The hits keep coming for embattled insurtech Bright Health.
Earlier this month, the company's agreement to sell its Medicare Advantage business to Molina Healthcare was amended to lower to the purchase price, according to a filing with the Securities and Exchange Commission. The original deal was up to $600 million in cash, and the new agreement lowers that price to $500 million.
In addition, $100 million of the proceeds will be put into an escrow account, according to the filing. Those funds will be released either when Molina is able to successfully consolidate the plans, which operate as Brand New Day and Central Health Plan, or if Brand New Day secures at least three stars from the Centers for Medicare & Medicaid Services for its Part D plans.
Molina announced the amendment on Monday, saying it expects the deal to close on or near Jan. 1. Net of "certain tax benefits," the sale is now valued at $425 million, or about 23% of the total expected premium revenue for 2023, which is $1.8 billion.
Ari Gottlieb, principal at A2 Strategy Group, told Fierce Healthcare that such a move was expected.
"This is the least surprising thing that I've seen all year," he said.
Gottlieb, who keeps a close watch on the insurtech space, said he was surprised, though, that Molina did not seek an even lower purchase price, but said it's probable that the company was unable to, given the volume of outstanding debts that Bright is facing.

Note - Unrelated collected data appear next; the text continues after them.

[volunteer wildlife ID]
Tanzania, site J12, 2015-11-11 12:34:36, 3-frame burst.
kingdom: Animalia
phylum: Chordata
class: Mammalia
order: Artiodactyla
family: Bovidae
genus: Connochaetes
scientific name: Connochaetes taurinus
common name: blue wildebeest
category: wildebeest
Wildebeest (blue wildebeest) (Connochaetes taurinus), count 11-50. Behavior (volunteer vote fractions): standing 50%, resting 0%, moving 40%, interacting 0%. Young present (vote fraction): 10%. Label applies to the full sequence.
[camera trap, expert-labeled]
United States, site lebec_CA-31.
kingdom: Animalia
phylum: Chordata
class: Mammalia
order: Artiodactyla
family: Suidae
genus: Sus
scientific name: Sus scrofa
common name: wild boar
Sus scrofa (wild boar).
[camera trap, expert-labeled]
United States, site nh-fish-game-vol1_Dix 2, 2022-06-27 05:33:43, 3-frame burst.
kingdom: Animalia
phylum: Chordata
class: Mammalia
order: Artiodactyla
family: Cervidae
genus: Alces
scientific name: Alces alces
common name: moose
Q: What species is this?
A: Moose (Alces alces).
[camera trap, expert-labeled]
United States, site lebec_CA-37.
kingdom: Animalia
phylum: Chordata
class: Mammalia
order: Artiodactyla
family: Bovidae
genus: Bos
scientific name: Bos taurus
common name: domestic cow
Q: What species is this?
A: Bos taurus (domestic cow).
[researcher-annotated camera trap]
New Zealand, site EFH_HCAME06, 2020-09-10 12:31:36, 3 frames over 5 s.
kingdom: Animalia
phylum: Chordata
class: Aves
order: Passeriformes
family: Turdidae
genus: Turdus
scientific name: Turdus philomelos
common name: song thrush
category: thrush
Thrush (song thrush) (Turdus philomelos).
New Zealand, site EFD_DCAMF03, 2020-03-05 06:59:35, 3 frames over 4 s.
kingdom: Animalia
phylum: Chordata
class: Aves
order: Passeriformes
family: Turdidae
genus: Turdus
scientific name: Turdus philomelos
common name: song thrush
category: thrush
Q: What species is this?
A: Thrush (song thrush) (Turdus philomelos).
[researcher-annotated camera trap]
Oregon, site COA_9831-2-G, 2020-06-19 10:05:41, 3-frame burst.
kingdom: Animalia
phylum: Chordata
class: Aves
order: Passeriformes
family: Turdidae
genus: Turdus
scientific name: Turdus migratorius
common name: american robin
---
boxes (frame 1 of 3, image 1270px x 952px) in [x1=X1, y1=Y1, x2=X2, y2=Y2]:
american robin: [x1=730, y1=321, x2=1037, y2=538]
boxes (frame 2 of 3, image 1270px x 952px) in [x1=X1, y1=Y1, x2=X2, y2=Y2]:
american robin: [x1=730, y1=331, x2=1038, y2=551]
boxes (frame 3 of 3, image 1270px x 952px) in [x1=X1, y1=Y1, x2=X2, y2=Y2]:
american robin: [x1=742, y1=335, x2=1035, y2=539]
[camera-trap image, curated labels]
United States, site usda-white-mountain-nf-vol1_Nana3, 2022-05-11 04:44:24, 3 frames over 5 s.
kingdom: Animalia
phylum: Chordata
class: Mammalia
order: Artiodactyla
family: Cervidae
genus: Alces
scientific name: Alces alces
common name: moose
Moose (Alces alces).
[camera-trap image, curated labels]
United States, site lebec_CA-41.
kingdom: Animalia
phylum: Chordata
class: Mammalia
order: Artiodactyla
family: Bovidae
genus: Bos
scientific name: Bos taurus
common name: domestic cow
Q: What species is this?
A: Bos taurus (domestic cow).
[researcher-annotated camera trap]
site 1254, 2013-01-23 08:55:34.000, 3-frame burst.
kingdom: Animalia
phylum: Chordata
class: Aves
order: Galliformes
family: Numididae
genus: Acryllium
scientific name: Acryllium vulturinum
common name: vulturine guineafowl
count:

That includes significant repayments for missed risk adjustment payments under the Affordable Care Act, as well as money owed to lenders like JPMorgan Chase after it overdrew its credit facility.
The sale of its Medicare Advantage business was central to repaying those debts, and now that the sale price has decreased, they may come up short. Gottlieb said it will be important to watch if, and how, state regulators respond in this situation.
"It doesn't leave Bright in a great place," he said.
This is the second piece of bad news for the company in this month alone. At the beginning of December, a Texas court granted the state's Department of Insurance the power to seize Bright's assets and force the company into liquidation. Gottlieb told Fierce Healthcare then that it's unclear why the state took this step, and they've been tight-lipped about their reasoning in the weeks since.